Senator Rehman said the PTI was continuously undermining parliament and downgrading its standing as evident from Prime Minister Imram Khan’s absence from parliament even though he had promised to regularly attend question-hour sessions and now Asad Umar was following his leader. She alleged that the government wanted to pass the bill without the mandatory input from the Senate committee or introduce ordinances as indicated by the prime minister, but this would not be possible.
Senator Sirajul Haq said the attitude of the rulers was deplorable and they needed to differentiate between the running of the party and the government. The government could not be run like a party, he said, adding that he would send his recommendations in writing and would not attend the remaining sessions of the committee.
After mutual consultation, the committee decided to cancel the first session that was originally planned for three hours (from 11am to 2pm). Committee chairman Senator Naik said the panel was required to submit its recommendations on the money bill within 14 days of its introduction in the National Assembly and the schedule was finalised with prior consultation, but “unfortunately, the heads of the two relevant divisions did not turn up”.
He said the Senate session had to be delayed even though most of the members were in the capital waiting for the Senate committee to complete its task on a matter that related to the entire nation. The delay in the Senate session and perhaps that of the National Assembly, he added, would have additional financial burden on the national kitty.
The committee in its evening session rejected with 4-2 majority a controversial provision 1A in section 123 of the finance bill under which the FBR could collect 35 per cent tax of the value of an offshore asset not declared by a taxpayer in returns. The opposition senators were of the opinion that the clause was a move to regularise illegal foreign assets even though governments had been sacked on such allegations and appeared to be a continuation of the tax amnesty scheme.
The second session was, however, attended by Revenue Minister Hammad Azhar and the FBR chairman.
The FBR team explained that the clause would help the revenue machinery recover 35pc tax on the asset within a month after finding the assets under exchange of information with 26 countries from where 152,000 cases had been received. This would not exonerate the proceedings of anti-money laundering laws or accountability laws on which other government agencies would be free to continue their process.
The committee unanimously rejected another clause that allowed sale of vehicles of up to 1,300cc engine to non-filers. The committee proposed that the sale of cars to non-filers should be limited to 800cc.
Hammad Azhar said the exemption was allowed because of problems being faced by the automobile sector whose sales plunged by 25-27pc.
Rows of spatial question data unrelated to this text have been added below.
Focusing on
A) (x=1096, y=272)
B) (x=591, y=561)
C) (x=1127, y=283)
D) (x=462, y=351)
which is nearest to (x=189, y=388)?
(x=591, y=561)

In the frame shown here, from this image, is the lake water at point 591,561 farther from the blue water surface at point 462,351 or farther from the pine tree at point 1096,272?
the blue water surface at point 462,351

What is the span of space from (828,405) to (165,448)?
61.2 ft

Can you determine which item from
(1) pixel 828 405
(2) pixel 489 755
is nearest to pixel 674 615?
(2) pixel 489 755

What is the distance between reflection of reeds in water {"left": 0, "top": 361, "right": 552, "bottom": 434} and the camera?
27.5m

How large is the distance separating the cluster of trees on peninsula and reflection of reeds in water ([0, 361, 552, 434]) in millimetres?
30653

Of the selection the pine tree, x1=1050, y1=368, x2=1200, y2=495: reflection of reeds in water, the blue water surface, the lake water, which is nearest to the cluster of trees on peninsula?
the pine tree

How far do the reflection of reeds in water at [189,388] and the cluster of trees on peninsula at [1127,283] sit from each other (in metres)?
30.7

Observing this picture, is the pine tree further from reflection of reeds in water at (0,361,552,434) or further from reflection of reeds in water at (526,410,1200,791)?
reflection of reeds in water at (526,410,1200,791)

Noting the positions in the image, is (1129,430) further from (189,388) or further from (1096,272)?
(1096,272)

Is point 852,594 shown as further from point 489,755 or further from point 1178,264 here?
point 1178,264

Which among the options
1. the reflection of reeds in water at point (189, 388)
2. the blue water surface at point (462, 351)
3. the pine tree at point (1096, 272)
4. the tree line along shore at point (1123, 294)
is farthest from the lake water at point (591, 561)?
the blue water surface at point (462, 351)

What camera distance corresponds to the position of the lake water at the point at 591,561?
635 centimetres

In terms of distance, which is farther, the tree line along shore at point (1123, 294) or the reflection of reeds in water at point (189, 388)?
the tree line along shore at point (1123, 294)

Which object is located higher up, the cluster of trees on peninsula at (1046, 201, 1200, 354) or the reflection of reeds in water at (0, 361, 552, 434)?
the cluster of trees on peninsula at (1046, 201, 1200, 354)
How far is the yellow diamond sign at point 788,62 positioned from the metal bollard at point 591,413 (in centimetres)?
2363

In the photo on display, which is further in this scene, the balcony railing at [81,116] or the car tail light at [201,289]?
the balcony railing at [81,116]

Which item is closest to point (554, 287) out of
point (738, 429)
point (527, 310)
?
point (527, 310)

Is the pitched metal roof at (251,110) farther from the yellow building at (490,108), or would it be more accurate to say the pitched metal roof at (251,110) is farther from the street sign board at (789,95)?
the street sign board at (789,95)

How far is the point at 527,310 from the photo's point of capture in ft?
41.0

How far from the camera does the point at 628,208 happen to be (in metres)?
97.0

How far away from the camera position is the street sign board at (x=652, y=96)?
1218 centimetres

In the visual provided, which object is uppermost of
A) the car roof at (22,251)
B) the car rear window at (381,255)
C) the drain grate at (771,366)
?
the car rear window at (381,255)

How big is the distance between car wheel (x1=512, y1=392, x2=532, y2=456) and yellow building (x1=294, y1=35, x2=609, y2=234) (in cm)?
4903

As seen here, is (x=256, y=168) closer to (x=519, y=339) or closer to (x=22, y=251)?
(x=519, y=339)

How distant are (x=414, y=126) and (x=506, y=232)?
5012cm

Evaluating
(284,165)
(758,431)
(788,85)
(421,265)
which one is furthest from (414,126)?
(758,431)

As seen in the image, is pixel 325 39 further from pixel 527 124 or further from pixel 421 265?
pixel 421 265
He said it was a discrepancy that non-filers could be allowed to buy a property of up to Rs5 million, but not a car of 1,300cc and an attempt was made to remove this discrepancy.
He was reminded by his party colleague Mohsin Aziz that in previous meetings the FBR had justified the sale/purchase of a house to non-filers as a basic necessity, while a car of 1,300cc did not fall in that category.
After detailed discussion, the committee unanimously proposed that sale of cars to non-filers should not be allowed beyond 800cc.
The committee also rejected tax concessions to Pakistan Sports League franchises, saying such concessions in loss carry forward were not allowed to any other industry or business. Some senators alleged that the move was introduced to benefit Multan Sultan, a cricket team recently purchased by a ruling party leader.
The committee was informed that about Rs120 billion tax refunds were stuck up with the FBR for years. The government has decided to make cash refunds worth Rs40bn to old cases and clear remaining Rs80bn through three-year promissory notes that could be allowed collateral at a discount rate.